The researchers trained and tested their model on the Dutch Image Description and Eye-tracking Corpus, a dataset collected at the University of Tilburg, that contains images, spoken descriptions and eye-tracking data.
Does this novel method come up with better descriptions? Notably, for algorithms that generate language it is not obvious what “better” means. There is not a single correct description for an image, just as there is not a single correct short story, text summary or email reply. To measure how well such models perform, researchers usually measure how similar the model output is to the output of a human doing the same task.
According to such a metric, the gaze-driven model performs better than the model by Anderson and colleagues. That is, it generates more human-like image descriptions, regarding both content and structure.
Human-like image descriptions
What is it that makes the model more human-like? The researchers identify three key features. First, the model repeats less. “Repetition is something that is very difficult to get rid of in language generation models in general” says Raquel Fernández. “Models come up with descriptions like ‘a man eating a pizza pizza pizza.’” The gaze-driven model tends to reduce such unnecessary repetitions.

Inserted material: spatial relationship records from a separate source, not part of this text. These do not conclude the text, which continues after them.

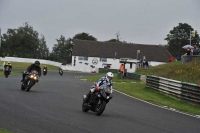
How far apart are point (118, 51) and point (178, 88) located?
80.7 m

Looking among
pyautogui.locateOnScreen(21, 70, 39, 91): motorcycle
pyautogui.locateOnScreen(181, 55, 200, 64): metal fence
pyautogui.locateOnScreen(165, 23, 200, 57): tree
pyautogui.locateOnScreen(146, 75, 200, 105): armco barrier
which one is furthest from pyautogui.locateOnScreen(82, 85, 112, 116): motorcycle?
pyautogui.locateOnScreen(165, 23, 200, 57): tree

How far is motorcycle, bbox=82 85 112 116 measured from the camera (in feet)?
45.6

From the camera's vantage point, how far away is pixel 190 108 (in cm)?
1992

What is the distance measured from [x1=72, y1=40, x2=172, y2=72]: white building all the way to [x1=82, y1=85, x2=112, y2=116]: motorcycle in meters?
84.0

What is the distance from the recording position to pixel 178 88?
23922mm

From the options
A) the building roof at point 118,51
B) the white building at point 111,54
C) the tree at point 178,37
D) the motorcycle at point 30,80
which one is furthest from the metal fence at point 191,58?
the tree at point 178,37

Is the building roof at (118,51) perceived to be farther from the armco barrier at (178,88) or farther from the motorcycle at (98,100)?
the motorcycle at (98,100)

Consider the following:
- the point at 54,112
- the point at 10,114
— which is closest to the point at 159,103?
the point at 54,112

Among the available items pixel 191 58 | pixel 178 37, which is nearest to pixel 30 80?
pixel 191 58

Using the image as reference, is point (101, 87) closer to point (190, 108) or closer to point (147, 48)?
point (190, 108)

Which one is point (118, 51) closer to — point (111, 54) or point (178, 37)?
point (111, 54)

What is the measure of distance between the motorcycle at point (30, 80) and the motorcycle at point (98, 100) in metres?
7.59

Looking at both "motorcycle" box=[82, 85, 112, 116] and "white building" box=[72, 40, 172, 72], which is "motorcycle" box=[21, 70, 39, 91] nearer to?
"motorcycle" box=[82, 85, 112, 116]

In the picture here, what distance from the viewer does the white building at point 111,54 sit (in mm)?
101750
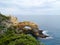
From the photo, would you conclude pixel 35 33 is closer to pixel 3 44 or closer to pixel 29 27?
pixel 29 27

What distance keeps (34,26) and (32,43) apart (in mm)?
41406

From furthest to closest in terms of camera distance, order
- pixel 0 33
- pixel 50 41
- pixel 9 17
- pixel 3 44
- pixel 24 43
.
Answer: pixel 50 41 → pixel 9 17 → pixel 0 33 → pixel 3 44 → pixel 24 43

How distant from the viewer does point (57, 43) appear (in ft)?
214

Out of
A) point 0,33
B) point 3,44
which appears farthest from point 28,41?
point 0,33

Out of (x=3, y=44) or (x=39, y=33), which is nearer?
(x=3, y=44)

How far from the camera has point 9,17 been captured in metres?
62.3

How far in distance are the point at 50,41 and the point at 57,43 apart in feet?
8.55

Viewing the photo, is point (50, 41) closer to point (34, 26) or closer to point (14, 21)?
point (34, 26)

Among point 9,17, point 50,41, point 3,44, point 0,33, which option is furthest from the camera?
point 50,41

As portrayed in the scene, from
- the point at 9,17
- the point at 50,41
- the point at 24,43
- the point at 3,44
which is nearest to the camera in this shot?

Second, the gaze-driven model has a larger vocabulary and uses more specific words. When people focus on particular details in a picture, the model is likely to incorporate those in the description. “Still, our model lacks behind the rich vocabulary used by human speakers” says Sandro Pezzelle.
Finally, the gaze-driven model captures speech disfluencies: “uhms”, hesitations and corrections that speakers make. The picture on the right shows a particularly hard to describe scene, which is reflected not only in people’s descriptions, but also in their gaze patterns. The gaze-driven model captures this difficulty and comes up with descriptions such as “a photo of a street, uhm, with some birds”, but also “uhm, uhm, uhm, uhm and some birds”. Interestingly, people seem to perceive artificial dialogue systems using filler words and corrections as more pleasant to interact with than systems that stop speaking whenever they encounter an uncertainty.
Descriptions that are more human-like are not necessarily more accurate or better suited for practical applications of image captioning. “We are not trying to produce the most efficient image caption”, says Raquel Fernández. “We rather try to reproduce the process by which humans describe images.”
Her team’s work confirms that vision and speech production align and that this alignment is not simple – often people look at things which they don’t (immediately) mention. The research also shows that incorporating multiple modalities and cognitive signals into AI tools is a promising pathway to make them better.
The important choice of language
“The long-term goal of this type of research is not just to describe photographs, but to connect the extra-linguistic world to language”, says Raquel Fernández. It could be the starting point in the development of advanced tools for visually impaired people, or intelligent dialogue systems that assist you while driving a car.
When it comes to such practical applications, it is crucial that these are available in many languages. But the vast majority of research in the field is conducted on English data. The Dutch language dataset chosen by the researchers at the ILLC thus posed a challenge, as models pre-trained on Dutch language are rare. However, this seems to be slowly changing as natural language processing research expands to more languages, the scientists point out.
Also from a scientific perspective, research into different languages is valuable. “In Turkish – my mother tongue – the order of words is very flexible. We can shuffle things around”, says Ece Takmaz. “Maybe the alignment between vision and language proceeds in a different way here.” In the near future, the researchers plan to investigate such cross-linguistic differences.